The real problem for Superman movies is that, well, the lead is super. He can’t really be hurt, he is clearly stronger than anyone else and he has all sorts of special skills. His original creators had to invent a series of villains like Lex Luthor as competition, and Superman won as regularly as Roadrunner does over Wile E. Coyote. Nolan and Goyer focused on the hero’s duality as a son of the doomed planet Krypton and a man of Earth.
The mythology is well-known. The infant Kal-El is shipped from the planet by his father Jor-El (Russell Crowe) and mother Lara Lor-Van (Ayelet Zurer, in a small but beautifully acted role) as it is collapsing. General Zod (Michael Shannon), a genetically created military man, wants the Codex — the genetic program that has created the whole population — so that the race will go on by traveling to the stars. However, Jor-el stole it and sent it off to Earth in the capsule with his son, the first naturally born child on the planet in centuries because Jor-El and Lara believe that chance should play a role in one’s destiny.
As Clark Kent, Superman (Henry Cavill) has to learn to control his skills. While his biological father said that he would seem to be a god and would do brilliantly, his foster parents (Kevin Costner and Diane Lane) want him to blend in, emphasizing how difficult it would be to fit in. Grown up, a wanderer, he finally connects with a spaceship buried in Alaska and learns who he is, meeting Lois Lane (Amy Adams) along the way.
The destruction of Krypton allows Zod and his followers to escape a cosmic prison, and they eventually get to Earth and demand Kal-El. The writers cleverly allow the hero to attempt being peaceful, although very quickly things turn bad. Director Zack Snyder, who does a really great job, sets up for a wild battle in a set piece (or three) that provides a climax to the film.

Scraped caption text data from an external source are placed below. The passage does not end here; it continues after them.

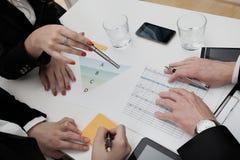 Affärsfolk som analyserar dagordningen Arkivfoton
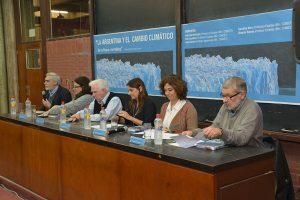(De izq. a der.) Juan Carlos Reboreda, Carolina Vera, Vicente Barros, Inés Camilloni, Gabriela Merlinsky y José Paruelo. Foto: Exactas Comunicación.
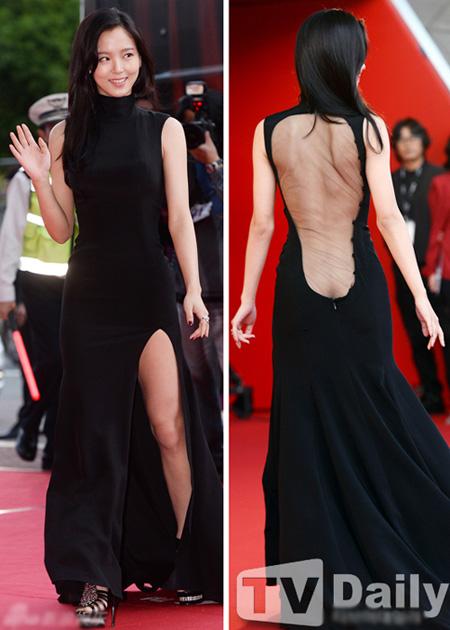 Nhìn phía trước, Kang Ha Na vừa duyên dáng vừa gợi cảm trong chiếc váy đen xẻ đùi. Nhưng khi nhìn phía sau, nữ diễn viên lại gây choáng khi lộ cả mảng lưng và một phần vòng ba sau lớp voan mỏng như không có.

The cast is excellent. Cavill is good, actually providing a lot of character to his main character. Superman is not a stoic hero; he has a lot of mixed feelings. Shannon is very good as Zod; he clearly believes himself an idealist even while planning to destroy all the humans on Earth. Costner and Lane are really good as the two Kents. I particularly liked Amy Adams, who made Lois Lane more than the usual two-dimensional career woman with a crush on Superman and turns her into a very likable and capable partner. Christopher Meloni as a skeptical Air Force colonel who learns to stop fearing Superman is also a standout. Antje Traue as Faora, Zod’s key lieutenant, who constantly battles the colonel, was also very good. Her quote to the colonel, that a good death is its own reward, comes back to haunt her in a scene that got applause from the audience.
Highest acting honors go to Russell Crowe, first as action hero on Krypton and later as a hologram providing help for both his son and Lois. He might get a mention when Oscar nominations go out. Somehow he manages to turn a character that is usually a cardboard cutout into a fascinating three-dimensional figure.

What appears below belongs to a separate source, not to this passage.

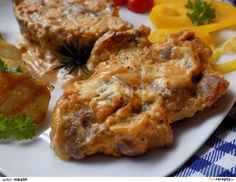 Plátky krkovice lehce naklepeme, osolíme a opepříme. Připravíme směs ze smetany, hořčice, medu a papriky a chilli.Do pekáčku dáme na hrubo...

The action and tension build through the film. It starts off more as a character study than an action movie, and then connects the two. Superman is not shown solely as a superhero but as a very conflicted man, one who wants to always do the right thing even when he knows how difficult it will be. Scenes showing how he learned restraint as a child are strong but help to explain why he is able to handle his superpowers so well.
I enjoyed the movie and thought it was one of the best so far this summer. See it for yourself.